Learn more about this calculator

A rental property pencils out on cap rate, but the wealth question is whether you'd be better off with the same capital in a low-cost index fund. Our calculator runs both side-by-side over your hold period, accounting for depreciation recapture, capital gains, and the leverage advantage of real estate.

Inputs: purchase price, down payment, rate, expected rent, vacancy, expenses, appreciation. Outputs: cap rate, cash-on-cash, IRR, after-tax wealth at sale, and the same cohort's wealth if invested in a 70/30 portfolio instead.

What this calculator covers

Use these as a quick scope check before you rely on the output.

  • Cap rate and cash-on-cash return
  • IRR over hold period with leverage
  • Depreciation and recapture modeling
  • Side-by-side comparison vs equity portfolio
  • Vacancy and expense ratio defaults by region

Frequently asked questions

How do cap rate, cash-on-cash return, and IRR differ?

Cap rate is the property's yearly net operating income divided by price, before debt. Cash-on-cash return compares annual cash flow after the mortgage with the cash you invested. IRR folds in cash flow, appreciation, debt paydown, taxes, and sale proceeds over the full hold period.

What expenses should I include before deciding if a rental cash-flows?

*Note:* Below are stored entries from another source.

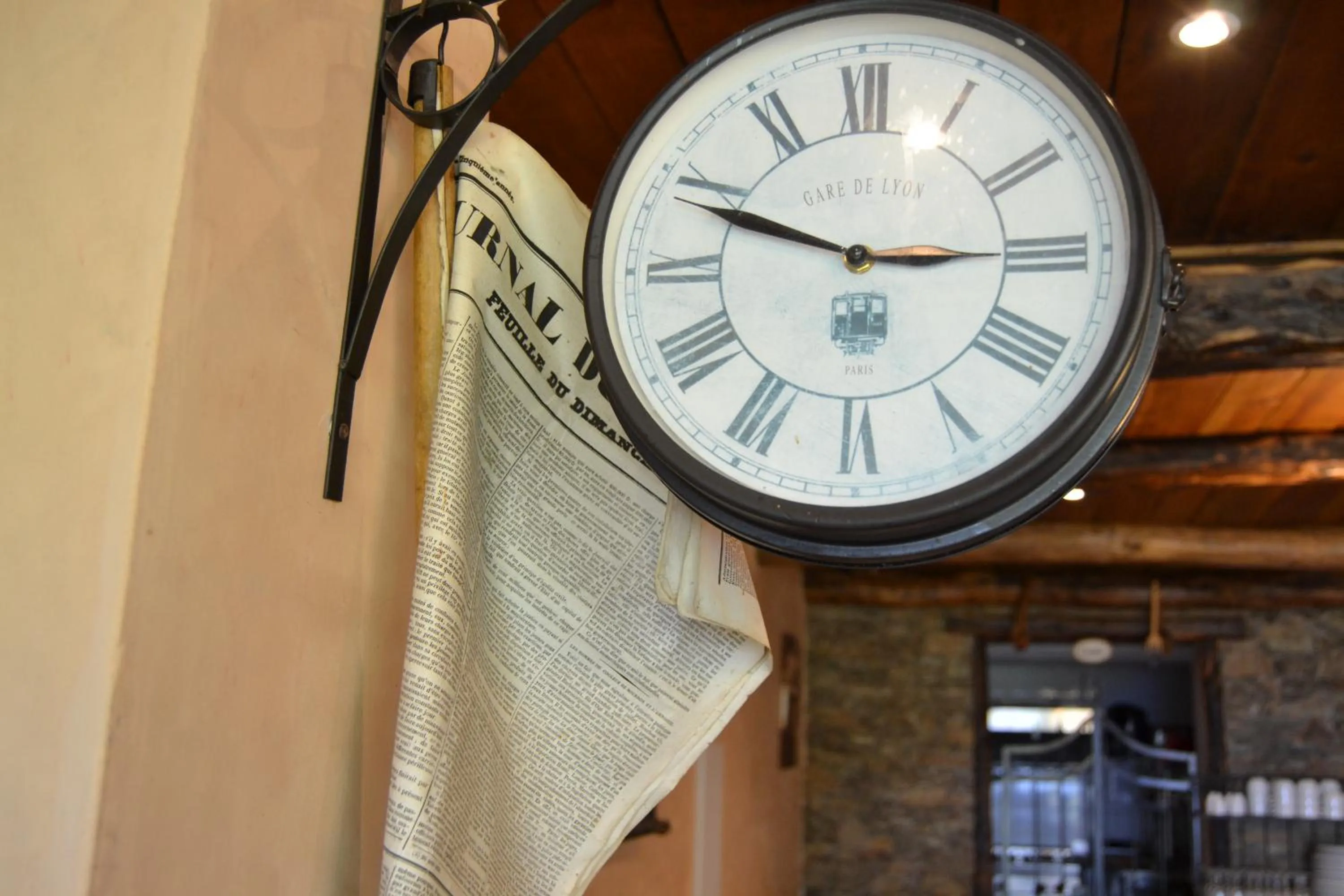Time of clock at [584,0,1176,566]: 2:48
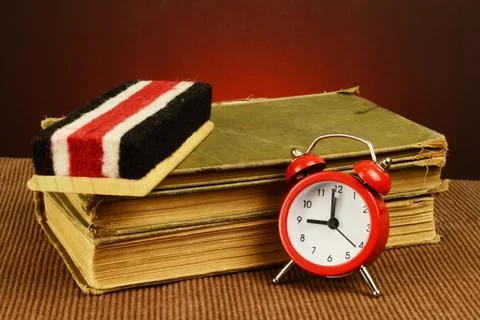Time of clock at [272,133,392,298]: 8:59
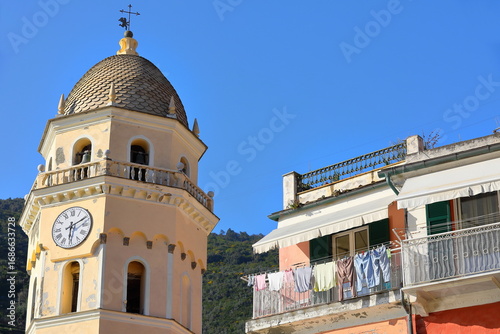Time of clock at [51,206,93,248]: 6:10
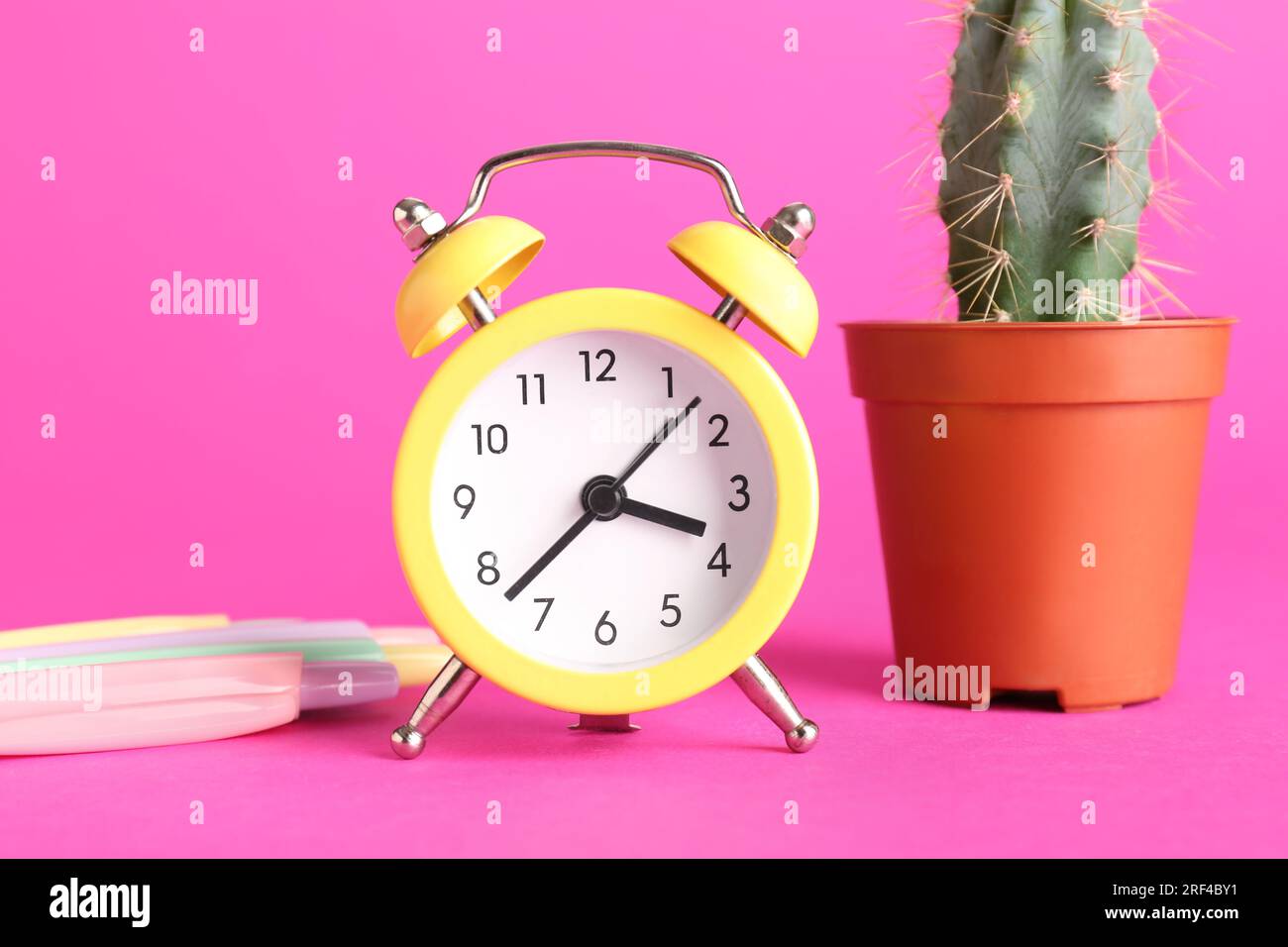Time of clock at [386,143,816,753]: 3:37
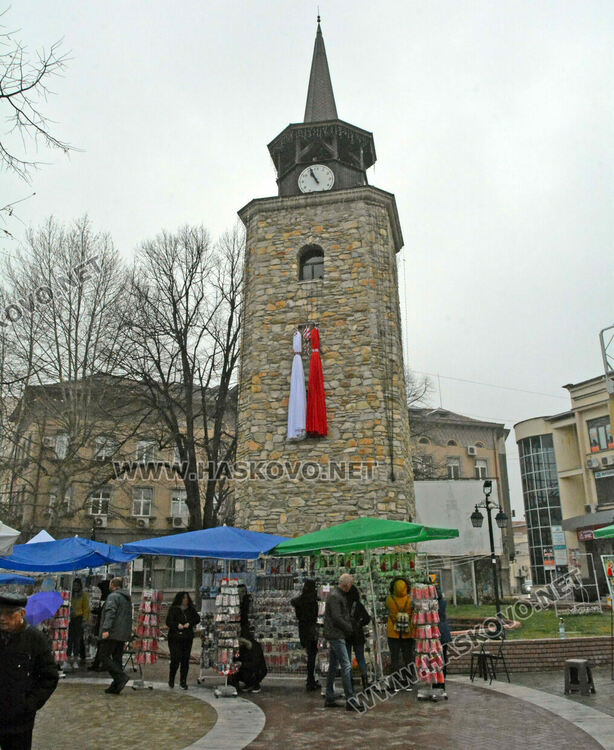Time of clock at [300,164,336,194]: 10:56
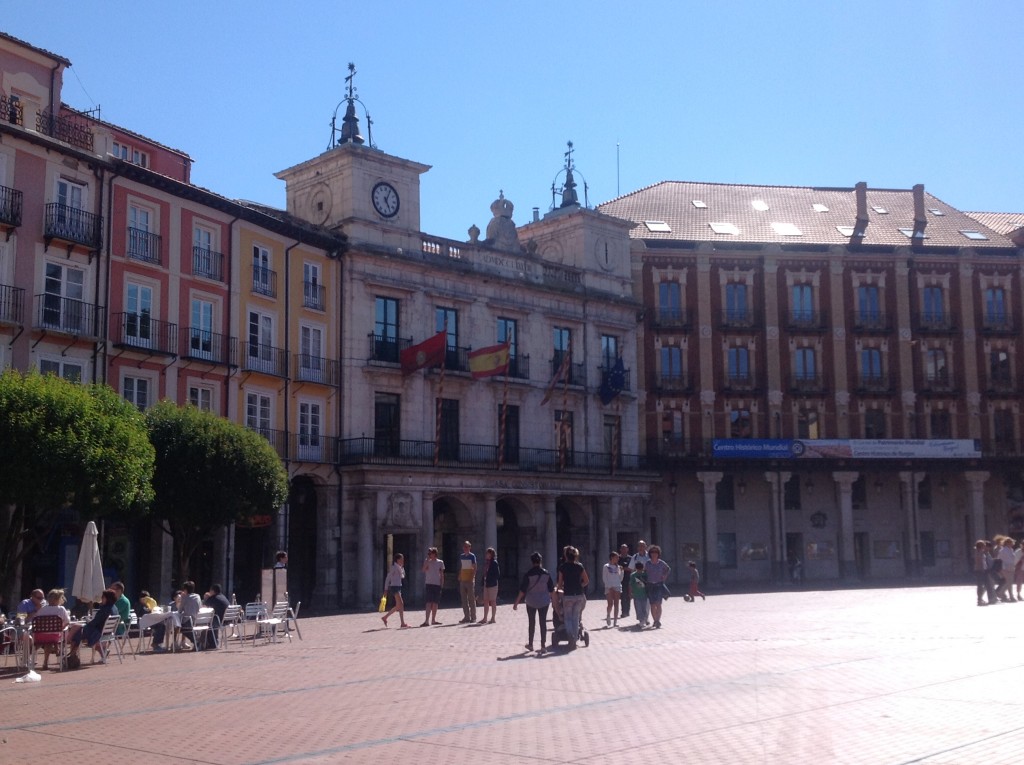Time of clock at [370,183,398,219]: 5:04
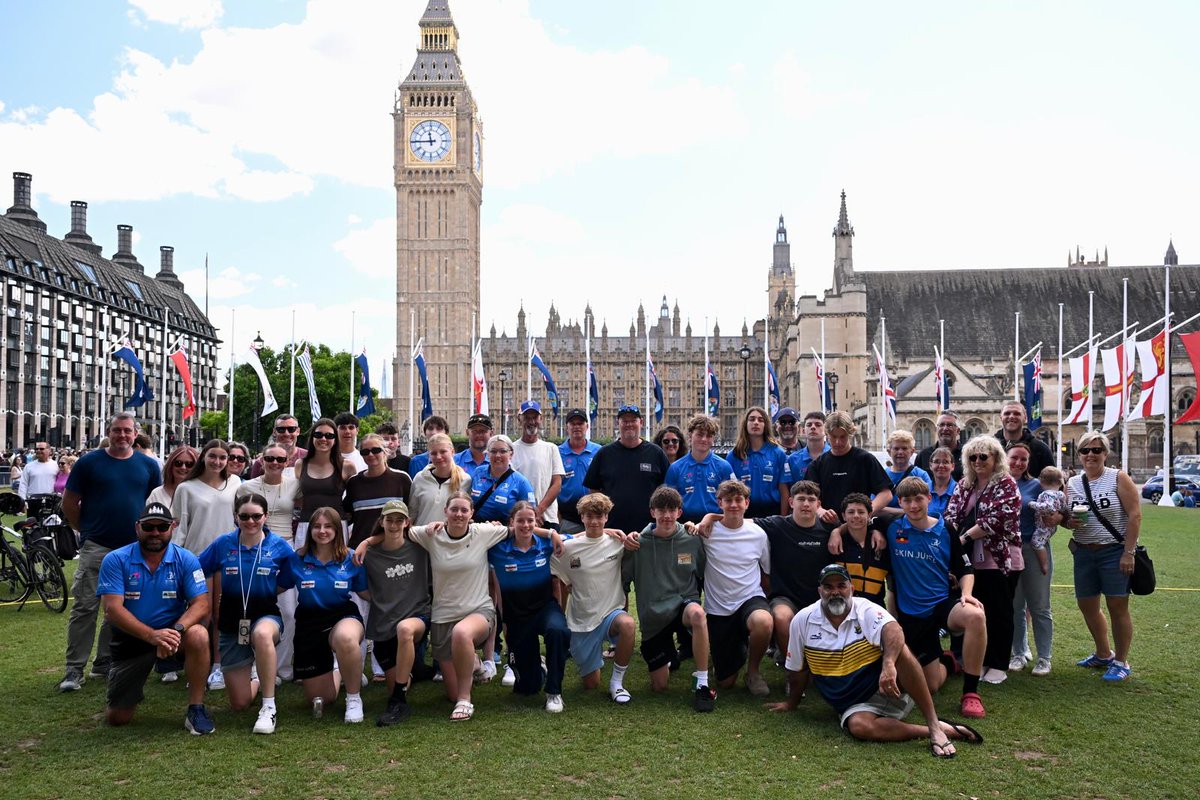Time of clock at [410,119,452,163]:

Include vacancy, maintenance, repairs, property management, insurance, property taxes, HOA dues, utilities you cover, leasing costs, and a reserve for bigger replacements. A deal that works only when those are zero is probably too tight.

How do depreciation and recapture affect the return?

Depreciation can reduce taxable rental income while you own the property, but some of that benefit may be taxed back when you sell through depreciation recapture. The calculator estimates the tax effect, but a CPA should check the exact treatment.

Can rental losses offset my W-2 income?

Sometimes, but rental real estate is often treated as passive activity. Income, participation, and at-risk rules can limit the deduction, so model tax benefits conservatively and verify with a tax pro.

What makes a rental property too risky even if the return looks good?

Thin cash reserves, optimistic rent growth, no vacancy allowance, ignored repairs, a variable-rate loan, or one large expense wiping out a year of cash flow are warning signs. A good return should still work after stress-testing rent, vacancy, maintenance, and the sale price.